At the end of the kids’ class tonight, I heard Andrew ask the kids what the rule about jiu-jitsu is. They chanted, “Only use it here in class.” And then one piped up: “Unless you’re being assassinated or something.”
Where did that come from?!
Warmup. Legs are like lead weights. Then groups of 3 for round robin, one person starting under side control but then normal grappling after that. On my “break” rounds, Andrew waved me over to work with him on attacks from side control. Crap, I once again know no jiu-jitsu. He’d say, “Go for X,” and I’d look and I’d think and I’d look, but I had no idea what to do. By the end of the rounds (2? 3?) with him, though, my brain had been re-exposed to just about every submission & situation it once knew starting from side control and had occasionally managed to approximate one of them without requiring too much coaching from Andrew.
Crappling — I is doing it.
Drilling was the americana to kimura sequence, picking up from yesterday. I was trying very hard to be tight and heavy everywhere, and I think I made my first partner run off a little earlier than he normally does. So that at least was working.
Then rounds. Aaaaand I am crappling again.
The bit of good news for the night is that, when I rolled with Janet and Kelly, my internal monologue said nothing about being worried about hurting them. Instead, it was positively gleeful as I tried to smash them. (The smashing often got turned around on me because I had no clue what I was doing beyond Hulk smash!, but at least when I was attacking I was internally cackling with delight. This is a vast improvement and I like it.)
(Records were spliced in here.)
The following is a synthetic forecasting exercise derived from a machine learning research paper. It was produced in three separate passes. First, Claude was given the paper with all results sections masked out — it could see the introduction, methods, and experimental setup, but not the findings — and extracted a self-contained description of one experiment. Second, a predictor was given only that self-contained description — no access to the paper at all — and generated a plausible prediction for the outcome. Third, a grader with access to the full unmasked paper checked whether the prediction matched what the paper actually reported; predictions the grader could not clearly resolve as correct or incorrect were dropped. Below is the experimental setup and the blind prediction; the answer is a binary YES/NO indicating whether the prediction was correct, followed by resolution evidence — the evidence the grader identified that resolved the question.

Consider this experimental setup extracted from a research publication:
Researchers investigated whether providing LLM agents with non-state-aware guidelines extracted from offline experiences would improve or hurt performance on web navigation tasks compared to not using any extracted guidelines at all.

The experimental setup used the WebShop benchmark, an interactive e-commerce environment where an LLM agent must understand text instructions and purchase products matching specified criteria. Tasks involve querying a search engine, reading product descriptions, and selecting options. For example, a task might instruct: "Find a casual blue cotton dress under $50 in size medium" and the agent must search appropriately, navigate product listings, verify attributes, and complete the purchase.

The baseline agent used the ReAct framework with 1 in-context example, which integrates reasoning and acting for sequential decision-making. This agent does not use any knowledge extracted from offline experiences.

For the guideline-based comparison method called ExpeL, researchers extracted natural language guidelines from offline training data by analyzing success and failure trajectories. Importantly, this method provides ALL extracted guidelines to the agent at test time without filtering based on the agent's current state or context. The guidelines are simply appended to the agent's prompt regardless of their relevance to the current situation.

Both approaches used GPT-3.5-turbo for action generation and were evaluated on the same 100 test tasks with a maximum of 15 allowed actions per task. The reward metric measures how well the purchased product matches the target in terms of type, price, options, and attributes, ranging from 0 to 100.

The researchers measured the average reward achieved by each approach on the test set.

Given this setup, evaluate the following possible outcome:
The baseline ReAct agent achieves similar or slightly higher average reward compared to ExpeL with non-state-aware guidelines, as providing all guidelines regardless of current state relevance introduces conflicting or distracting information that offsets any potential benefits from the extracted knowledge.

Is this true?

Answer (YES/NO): NO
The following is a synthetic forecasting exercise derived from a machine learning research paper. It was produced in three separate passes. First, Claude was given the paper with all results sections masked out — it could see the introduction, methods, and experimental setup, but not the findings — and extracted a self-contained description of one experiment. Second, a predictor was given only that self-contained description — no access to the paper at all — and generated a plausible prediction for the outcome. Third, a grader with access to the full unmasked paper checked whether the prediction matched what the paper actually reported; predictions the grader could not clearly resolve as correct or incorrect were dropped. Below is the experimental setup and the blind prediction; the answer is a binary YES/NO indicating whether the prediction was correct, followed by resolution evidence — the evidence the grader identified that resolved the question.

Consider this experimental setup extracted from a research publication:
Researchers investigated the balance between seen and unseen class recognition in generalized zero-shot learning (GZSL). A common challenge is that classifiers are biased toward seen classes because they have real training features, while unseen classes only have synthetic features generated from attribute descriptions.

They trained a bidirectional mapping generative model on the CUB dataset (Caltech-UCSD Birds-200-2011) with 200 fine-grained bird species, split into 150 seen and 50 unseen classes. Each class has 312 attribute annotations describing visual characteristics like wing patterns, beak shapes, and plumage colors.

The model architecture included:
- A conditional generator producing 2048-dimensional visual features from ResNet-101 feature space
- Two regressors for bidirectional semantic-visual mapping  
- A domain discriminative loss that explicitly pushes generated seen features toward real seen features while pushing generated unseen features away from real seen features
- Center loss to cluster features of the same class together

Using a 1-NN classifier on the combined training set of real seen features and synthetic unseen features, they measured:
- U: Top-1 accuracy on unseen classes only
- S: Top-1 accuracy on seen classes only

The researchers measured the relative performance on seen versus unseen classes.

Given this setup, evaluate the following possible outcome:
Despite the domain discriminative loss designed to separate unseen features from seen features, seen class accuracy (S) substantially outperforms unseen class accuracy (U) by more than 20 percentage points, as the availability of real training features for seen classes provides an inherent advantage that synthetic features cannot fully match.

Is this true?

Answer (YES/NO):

After class, Janet and I talked for a bit. We both wish we could be more like Emily and Jen, who will cheerfully murder people on the mats, in turn get murdered, and either way bounce up with a grin to go again. I, on the other hand, worry too much. I think that many of the times that I’ve been accused of “thinking too much,” it hasn’t been jiu-jitsu I’ve been thinking through but rather whether I’m hurting or will hurt my partner. We both agreed that we need to roll at a “meaner” level so that we all get better.
I hope it will help my brain even more to know that the other ladies are thinking the same as I am and that they want me to smash them in return. Yeah, that should definitely help.